- _Consignes_
1. D'après le texte sur les services de machine learning d'AWS, combien de visages Rekognition peut-il détecter en temps réel ?
2. Extrayez du texte sur les services de machine learning d'AWS le passage situé entre « Polly, application de text » et « simuler l’essouflemment, etc.). », ces deux bornes comprises.

═════ Texte extrait ═════

A défaut de pouvoir mettre derrière chaque client un commercial, le machine learning permet de répondre à ces nouveaux enjeux. La plateforme SaaS d’Advalo sur AWS traite ainsi 5 milliards de données par jour avec Amazon EMR et Apache Spark. Le Cloud a permis à la startup de variabiliser des coûts. Elle utilise actuellement 250 sources de données et 150 modèles prédictifs : le deep learning permet par exemple d’identifier les styles vestimentaires d’un consommateur à un autre en analysant les caractéristiques communes des images produits. Ensuite, le moteur propose des recommandations.  Selon Olivier Marc, seulement 5% des communications individualisées mais représentent 60% de l’engagement client.

On entre ensuite dans le vif du sujet avec la présentation des services de haut niveau, tous basés sur du machine learning ou du deep learning. Ces services sont accessibles sur API, sans nécessiter de connaissance sur le machine learning. Rekognition est un service d’analyse d’image (et de videos), qui fait de la détection de visage, de paysage et d’objets. En sortie, on récupère un document json qui est une liste de labels avec score de confiance (une ville, centre ville, en soirée, dock, port, etc.). Concernant l’analyse de visages, Rekognition est capable de trouver leur position dans l’image, et leur affecter un certain nombre d’attributs (sexe, tranche d’age, emotion, lunettes, barbe, etc.). Le service fonctionne sur un ou plusieurs visages. Jusqu’à 100 visages sont détectables, en temps réel.

Il est aussi possible de comparer des visages, ou de rechercher des visages dans des collections. Parmi les applications possibles, la modération de contenu automatisée, ou la détection de texte dans les images (extraction de texte sur des documents structurés). Rekognition Video étend ces fonctionnalités à la vidéo, et y ajoute une dimension temporelle pour détecter l’activité (est ce que le personnage court ou tombe ?). Sky News a utilisé Rekognition Video  lors du récent mariage royal pour identifier toutes les célébrités au moment de leur entrée dans l’église, en temps réel, et pour afficher des éléments de contexte et d’information.

Polly, application de text to speech (25 langues, 53 voix, en temps réel), permet de générer du contenu parlé à partir d’une chaîne de caractères. La démo qui suit nous permet de découvrir Lea, nouvelle voix française de Polly. On apprend au passage qu’on peut enrichir Polly avec un langage de balisage de synthèse vocale (SSML), pour changer l’intonation, la vitesse, créer des effets d’emphase, et rendre la voix plus naturelle. Une fonction de respiration a également été ajoutée, et celle-ci est modulable (pour marquer une pause, simuler l’essouflemment, etc.).

Translate, comme son nom l’indique, est un service de traduction en temps réel, également accessible via API, qui reconnaît automatiquement le langage source, et offre à ce jour 12 paires de langages.

Transcribe est un service de speech to text, qui permet de générer un fichier texte depuis depuis un fichier son, mais pas en temps réel. Transcribe reconnaît le texte, la ponctuation, détecte les différents interlocuteurs et ajoute des timestamps. Il supporte des fichiers de bonne ou de mauvaise qualité audio, y compris la qualité téléphonique, le principal cas d’usage concernent les call center.

═════ Extraits de données ═════

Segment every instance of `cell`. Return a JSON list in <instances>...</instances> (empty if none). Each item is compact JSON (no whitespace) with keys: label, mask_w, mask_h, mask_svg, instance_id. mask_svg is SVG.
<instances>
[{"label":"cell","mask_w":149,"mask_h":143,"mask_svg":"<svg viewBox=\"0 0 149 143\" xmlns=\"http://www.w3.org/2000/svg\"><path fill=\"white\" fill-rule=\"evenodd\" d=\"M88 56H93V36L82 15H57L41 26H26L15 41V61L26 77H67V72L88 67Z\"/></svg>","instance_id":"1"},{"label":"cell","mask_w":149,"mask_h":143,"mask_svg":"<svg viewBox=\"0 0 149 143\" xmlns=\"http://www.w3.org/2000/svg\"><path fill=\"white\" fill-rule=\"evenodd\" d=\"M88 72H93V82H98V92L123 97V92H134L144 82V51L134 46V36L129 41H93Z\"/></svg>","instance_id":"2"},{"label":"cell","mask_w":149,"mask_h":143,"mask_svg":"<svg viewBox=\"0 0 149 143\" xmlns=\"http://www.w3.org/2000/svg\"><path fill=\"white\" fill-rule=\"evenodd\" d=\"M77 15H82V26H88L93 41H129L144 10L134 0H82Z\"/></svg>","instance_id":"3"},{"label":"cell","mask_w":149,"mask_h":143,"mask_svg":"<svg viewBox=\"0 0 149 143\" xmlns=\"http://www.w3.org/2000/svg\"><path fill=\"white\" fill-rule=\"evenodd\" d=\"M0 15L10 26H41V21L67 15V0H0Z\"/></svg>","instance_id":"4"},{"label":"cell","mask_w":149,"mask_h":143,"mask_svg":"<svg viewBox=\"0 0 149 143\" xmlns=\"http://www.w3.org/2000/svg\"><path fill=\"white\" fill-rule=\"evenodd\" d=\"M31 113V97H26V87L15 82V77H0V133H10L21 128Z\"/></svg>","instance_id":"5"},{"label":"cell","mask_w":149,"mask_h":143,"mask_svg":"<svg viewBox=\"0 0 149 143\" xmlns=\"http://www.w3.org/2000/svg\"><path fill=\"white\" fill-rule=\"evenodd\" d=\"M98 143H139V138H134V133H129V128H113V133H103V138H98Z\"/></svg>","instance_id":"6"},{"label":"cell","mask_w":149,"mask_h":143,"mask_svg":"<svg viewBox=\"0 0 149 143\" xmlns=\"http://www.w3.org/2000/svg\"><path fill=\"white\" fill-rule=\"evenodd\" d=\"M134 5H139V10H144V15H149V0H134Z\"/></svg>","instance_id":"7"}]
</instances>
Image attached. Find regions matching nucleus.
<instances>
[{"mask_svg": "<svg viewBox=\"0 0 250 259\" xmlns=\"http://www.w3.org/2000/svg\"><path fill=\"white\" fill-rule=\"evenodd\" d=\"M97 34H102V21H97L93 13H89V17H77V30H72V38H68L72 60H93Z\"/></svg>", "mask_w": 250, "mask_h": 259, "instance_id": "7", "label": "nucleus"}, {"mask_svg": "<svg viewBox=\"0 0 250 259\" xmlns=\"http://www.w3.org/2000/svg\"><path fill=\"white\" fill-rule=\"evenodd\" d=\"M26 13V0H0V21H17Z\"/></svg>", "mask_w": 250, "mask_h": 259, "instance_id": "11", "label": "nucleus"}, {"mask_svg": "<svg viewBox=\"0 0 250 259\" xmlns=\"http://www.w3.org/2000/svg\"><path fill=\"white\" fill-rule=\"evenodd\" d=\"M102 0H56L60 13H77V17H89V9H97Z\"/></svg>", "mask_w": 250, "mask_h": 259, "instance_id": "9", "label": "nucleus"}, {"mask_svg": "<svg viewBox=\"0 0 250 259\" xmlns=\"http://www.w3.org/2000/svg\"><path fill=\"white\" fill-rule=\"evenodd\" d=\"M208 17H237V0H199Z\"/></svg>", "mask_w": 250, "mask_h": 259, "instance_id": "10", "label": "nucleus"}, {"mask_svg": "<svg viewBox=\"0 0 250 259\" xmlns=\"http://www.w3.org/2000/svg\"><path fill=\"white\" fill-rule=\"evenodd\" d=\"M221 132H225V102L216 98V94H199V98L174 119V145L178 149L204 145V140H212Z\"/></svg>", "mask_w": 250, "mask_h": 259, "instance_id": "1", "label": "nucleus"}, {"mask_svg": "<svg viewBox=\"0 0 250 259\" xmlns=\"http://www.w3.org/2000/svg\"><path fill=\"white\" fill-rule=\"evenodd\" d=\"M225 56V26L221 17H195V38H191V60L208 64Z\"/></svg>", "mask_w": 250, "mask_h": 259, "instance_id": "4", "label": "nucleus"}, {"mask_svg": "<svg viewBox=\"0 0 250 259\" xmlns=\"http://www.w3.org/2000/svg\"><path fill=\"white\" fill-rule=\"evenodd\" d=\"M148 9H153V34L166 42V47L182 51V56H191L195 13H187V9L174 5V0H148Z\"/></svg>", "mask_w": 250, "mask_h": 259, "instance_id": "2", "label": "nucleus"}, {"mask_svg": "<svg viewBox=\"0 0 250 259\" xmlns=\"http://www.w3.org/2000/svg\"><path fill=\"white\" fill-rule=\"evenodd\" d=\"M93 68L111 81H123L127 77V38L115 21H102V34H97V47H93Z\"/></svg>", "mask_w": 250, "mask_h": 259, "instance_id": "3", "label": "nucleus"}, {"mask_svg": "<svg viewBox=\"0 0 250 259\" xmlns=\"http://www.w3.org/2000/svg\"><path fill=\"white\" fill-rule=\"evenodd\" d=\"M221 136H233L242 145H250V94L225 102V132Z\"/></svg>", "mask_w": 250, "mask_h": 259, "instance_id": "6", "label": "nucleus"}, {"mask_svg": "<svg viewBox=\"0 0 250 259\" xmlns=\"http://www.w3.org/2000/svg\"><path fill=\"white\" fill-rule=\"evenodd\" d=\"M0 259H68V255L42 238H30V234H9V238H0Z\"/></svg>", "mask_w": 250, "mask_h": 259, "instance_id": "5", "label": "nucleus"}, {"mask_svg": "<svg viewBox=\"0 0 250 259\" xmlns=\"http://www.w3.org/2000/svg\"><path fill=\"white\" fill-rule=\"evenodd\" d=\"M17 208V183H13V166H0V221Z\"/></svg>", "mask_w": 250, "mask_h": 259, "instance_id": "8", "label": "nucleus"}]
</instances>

═════

- _Réponses_
1. Jusqu'à 100 visages.

2.
Polly, application de text to speech (25 langues, 53 voix, en temps réel), permet de générer du contenu parlé à partir d’une chaîne de caractères. La démo qui suit nous permet de découvrir Lea, nouvelle voix française de Polly. On apprend au passage qu’on peut enrichir Polly avec un langage de balisage de synthèse vocale (SSML), pour changer l’intonation, la vitesse, créer des effets d’emphase, et rendre la voix plus naturelle. Une fonction de respiration a également été ajoutée, et celle-ci est modulable (pour marquer une pause, simuler l’essouflemment, etc.).